Alguns dias depois, o FDA revogou a autorização para uso emergencial da cloroquina nos EUA, afirmando que “é improvável que a cloroquina e a hidroxicloroquina sejam eficazes no tratamento da Covid-19 para os usos autorizados nos EUA". O órgão afirmou ainda que "à luz dos eventos adversos cardíacos graves e outros efeitos colaterais graves, os benefícios conhecidos e potenciais não superam os riscos conhecidos e potenciais para o uso autorizado". Trump parou, ou pelo menos diminuiu, sua defesa da droga como tratamento da Covid-19, focando seu discurso em outros medicamentos, como o remdesivir, e no desenvolvimento das vacinas.

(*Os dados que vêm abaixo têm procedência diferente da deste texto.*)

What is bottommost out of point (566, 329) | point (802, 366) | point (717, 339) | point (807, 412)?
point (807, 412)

Depois de todo este empenho em promover o medicamento, pode até causar estranheza a ausência da hidroxicloroquina no tratamento dispensado ao presidente após o diagnóstico positivo para a Covid-19. No dia em que Trump anunciou que estava doente, houve uma avalanche de comentários nas redes sociais sugerindo que o presidente tomasse o remédio mais uma vez. Conley, o médico de Trump, não chegou a explicar por que não usou a droga, mas estudos que foram publicados de maio até agora em vários países podem ter tido um peso na decisão.
Estudos
No fim de julho, os resultados de um dos maiores estudos brasileiros envolvendo o uso de hidroxicloroquina por pacientes com Covid-19 foram divulgados na New England Journal of Medicine. Ao analisarem 667 pacientes, divididos entre 55 hospitais do país, os pesquisadores da Coalizão COVID Brasil verificaram que o medicamento não interferiu significativamente na recuperação de pacientes com sintomas leves a moderados da doença.
Um dos principais nomes da força-tarefa contra o coronavírus na Casa Branca, Anthony Fauci, disse, no fim de julho, que a hidroxicloroquina não era efetiva contra o vírus. "Sabemos que todo bom estudo - e por bom estudo quero dizer estudo de controle randomizado no qual os dados são firmes e verossímeis - mostrou que a hidroxicloroquina não é eficaz no tratamento de Covid-19", disse em entrevista à BBC.
Grupos de médicos no Brasil e no mundo têm feito uso de medicamentos, como a hidroxicloroquina, nas primeiras fases do tratamento da doença e se baseiam em estudos empíricos para pleitear sua adoção em protocolos de saúde pública.
Estudos ainda estão em andamento para saber se a droga é eficaz para prevenir a doença. Recentemente um estudo clínico randomizado com 125 pacientes indicou que a hidroxicloroquina não apresentou vantagem quando comparada a um placebo. Contudo, a comunidade científica ainda aguarda o resultado de uma das maiores investigações sobre o uso do remédio como preventivo, a qual está sendo conduzida pela Mahidol Oxford Tropical Medicine Research Unit (MORU). É esperado que 40 mil trabalhadores da saúde participem dos testes para este estudo.